PROMPT >> Scan the material below and report how many lines include the string "assets"; nothing else belongs in the reply.

PROVIDED ENTRIES >>
▬▬▬▬▬▬

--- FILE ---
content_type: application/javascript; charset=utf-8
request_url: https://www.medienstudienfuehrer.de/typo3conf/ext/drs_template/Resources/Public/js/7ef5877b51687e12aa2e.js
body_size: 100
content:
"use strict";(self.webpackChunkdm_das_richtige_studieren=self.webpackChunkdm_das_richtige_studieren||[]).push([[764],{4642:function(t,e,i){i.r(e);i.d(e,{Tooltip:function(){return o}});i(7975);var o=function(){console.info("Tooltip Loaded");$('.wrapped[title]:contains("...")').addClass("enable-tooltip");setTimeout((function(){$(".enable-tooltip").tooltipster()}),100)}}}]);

▬▬▬▬▬▬

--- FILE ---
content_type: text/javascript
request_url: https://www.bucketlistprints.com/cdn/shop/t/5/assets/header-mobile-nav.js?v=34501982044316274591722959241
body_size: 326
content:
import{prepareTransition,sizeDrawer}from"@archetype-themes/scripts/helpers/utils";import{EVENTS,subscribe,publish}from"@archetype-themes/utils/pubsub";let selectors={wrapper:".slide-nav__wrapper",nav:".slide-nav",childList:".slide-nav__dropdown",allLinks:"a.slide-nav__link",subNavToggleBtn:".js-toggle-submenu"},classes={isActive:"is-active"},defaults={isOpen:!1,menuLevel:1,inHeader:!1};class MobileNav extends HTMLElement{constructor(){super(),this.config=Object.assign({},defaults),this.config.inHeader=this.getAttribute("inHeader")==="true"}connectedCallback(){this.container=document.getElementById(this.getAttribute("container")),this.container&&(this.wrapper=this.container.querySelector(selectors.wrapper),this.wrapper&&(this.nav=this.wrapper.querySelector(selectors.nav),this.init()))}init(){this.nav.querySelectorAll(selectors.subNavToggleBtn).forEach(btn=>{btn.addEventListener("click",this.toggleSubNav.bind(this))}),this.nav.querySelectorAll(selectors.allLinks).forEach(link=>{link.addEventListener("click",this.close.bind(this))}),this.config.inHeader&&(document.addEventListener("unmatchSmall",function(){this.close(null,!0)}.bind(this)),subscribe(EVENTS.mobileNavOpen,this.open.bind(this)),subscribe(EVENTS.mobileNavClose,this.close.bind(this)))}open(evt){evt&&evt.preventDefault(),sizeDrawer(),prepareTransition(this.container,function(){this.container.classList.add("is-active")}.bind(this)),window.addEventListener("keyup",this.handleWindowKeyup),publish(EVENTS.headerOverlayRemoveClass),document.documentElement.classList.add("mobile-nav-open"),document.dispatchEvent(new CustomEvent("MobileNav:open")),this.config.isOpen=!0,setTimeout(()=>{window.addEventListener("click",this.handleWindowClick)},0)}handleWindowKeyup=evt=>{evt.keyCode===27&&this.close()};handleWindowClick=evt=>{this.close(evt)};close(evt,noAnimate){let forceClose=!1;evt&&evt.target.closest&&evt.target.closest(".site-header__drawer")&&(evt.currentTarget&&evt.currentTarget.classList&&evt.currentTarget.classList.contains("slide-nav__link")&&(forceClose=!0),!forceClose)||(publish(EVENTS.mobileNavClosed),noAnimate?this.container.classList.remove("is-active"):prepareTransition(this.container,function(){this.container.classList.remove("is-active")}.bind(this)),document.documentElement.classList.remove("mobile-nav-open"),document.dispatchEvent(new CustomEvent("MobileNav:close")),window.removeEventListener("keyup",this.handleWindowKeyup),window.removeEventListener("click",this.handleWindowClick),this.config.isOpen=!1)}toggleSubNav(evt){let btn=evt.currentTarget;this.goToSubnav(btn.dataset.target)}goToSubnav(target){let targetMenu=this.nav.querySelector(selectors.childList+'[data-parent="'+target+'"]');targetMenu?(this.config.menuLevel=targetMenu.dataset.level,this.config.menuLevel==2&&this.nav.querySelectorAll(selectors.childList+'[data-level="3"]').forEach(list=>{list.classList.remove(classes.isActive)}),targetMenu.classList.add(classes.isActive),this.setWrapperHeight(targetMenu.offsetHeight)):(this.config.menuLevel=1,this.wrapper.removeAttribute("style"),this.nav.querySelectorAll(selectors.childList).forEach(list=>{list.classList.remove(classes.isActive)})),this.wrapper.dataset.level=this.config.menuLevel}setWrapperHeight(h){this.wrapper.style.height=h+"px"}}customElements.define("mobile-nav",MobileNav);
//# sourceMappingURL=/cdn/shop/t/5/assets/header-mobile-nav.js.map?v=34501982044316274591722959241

▬▬▬▬▬▬

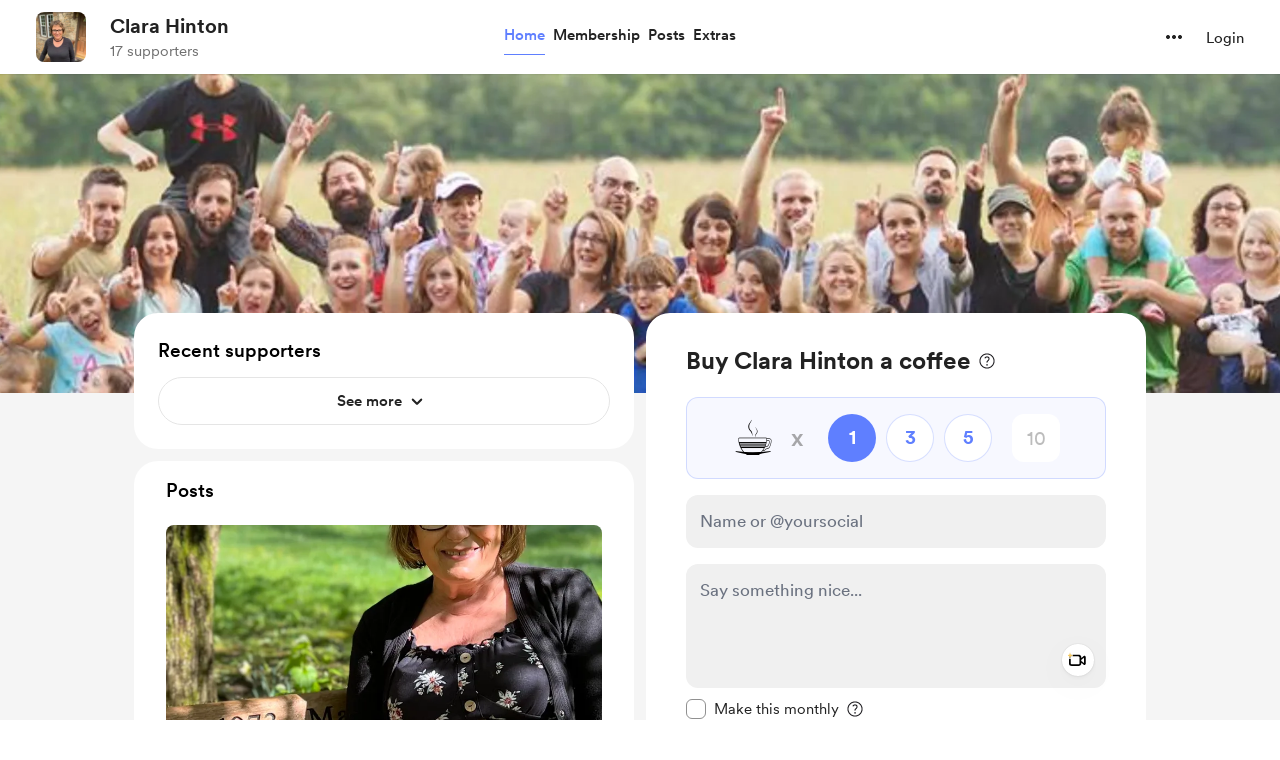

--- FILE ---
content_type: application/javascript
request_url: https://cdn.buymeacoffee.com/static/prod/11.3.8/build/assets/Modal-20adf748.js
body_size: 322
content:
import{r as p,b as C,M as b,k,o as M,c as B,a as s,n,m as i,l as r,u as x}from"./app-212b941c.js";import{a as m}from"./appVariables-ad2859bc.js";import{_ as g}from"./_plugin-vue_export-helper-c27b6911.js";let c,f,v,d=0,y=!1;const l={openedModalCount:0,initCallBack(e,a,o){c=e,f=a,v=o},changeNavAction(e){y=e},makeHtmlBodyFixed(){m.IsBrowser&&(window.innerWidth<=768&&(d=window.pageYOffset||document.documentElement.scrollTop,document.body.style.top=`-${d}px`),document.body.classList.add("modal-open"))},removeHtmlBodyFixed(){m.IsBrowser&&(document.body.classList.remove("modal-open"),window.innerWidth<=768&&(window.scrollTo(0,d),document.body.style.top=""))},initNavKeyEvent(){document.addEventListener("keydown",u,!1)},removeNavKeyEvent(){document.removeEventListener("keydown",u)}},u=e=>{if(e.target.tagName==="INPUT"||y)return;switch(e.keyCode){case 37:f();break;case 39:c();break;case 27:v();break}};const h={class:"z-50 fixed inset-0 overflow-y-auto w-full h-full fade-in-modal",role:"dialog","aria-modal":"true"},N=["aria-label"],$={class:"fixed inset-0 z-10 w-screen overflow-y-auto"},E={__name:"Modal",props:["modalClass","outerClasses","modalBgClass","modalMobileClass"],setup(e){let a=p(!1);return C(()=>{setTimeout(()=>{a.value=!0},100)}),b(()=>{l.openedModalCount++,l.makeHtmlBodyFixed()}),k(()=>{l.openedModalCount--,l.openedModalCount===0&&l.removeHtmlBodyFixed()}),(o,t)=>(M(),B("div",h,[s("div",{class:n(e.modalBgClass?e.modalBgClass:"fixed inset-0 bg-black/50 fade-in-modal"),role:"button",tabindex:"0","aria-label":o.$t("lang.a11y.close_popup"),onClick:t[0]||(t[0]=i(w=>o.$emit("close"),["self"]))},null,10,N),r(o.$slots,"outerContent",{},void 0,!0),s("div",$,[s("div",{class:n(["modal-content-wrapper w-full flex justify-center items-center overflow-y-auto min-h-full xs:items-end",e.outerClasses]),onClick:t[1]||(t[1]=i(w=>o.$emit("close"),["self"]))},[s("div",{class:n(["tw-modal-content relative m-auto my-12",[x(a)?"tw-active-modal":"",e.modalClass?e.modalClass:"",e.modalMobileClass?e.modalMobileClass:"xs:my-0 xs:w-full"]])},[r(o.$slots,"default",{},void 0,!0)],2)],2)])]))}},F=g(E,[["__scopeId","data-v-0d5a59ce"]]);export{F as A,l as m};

▬▬▬▬▬▬

WORKED SOLUTION >> 3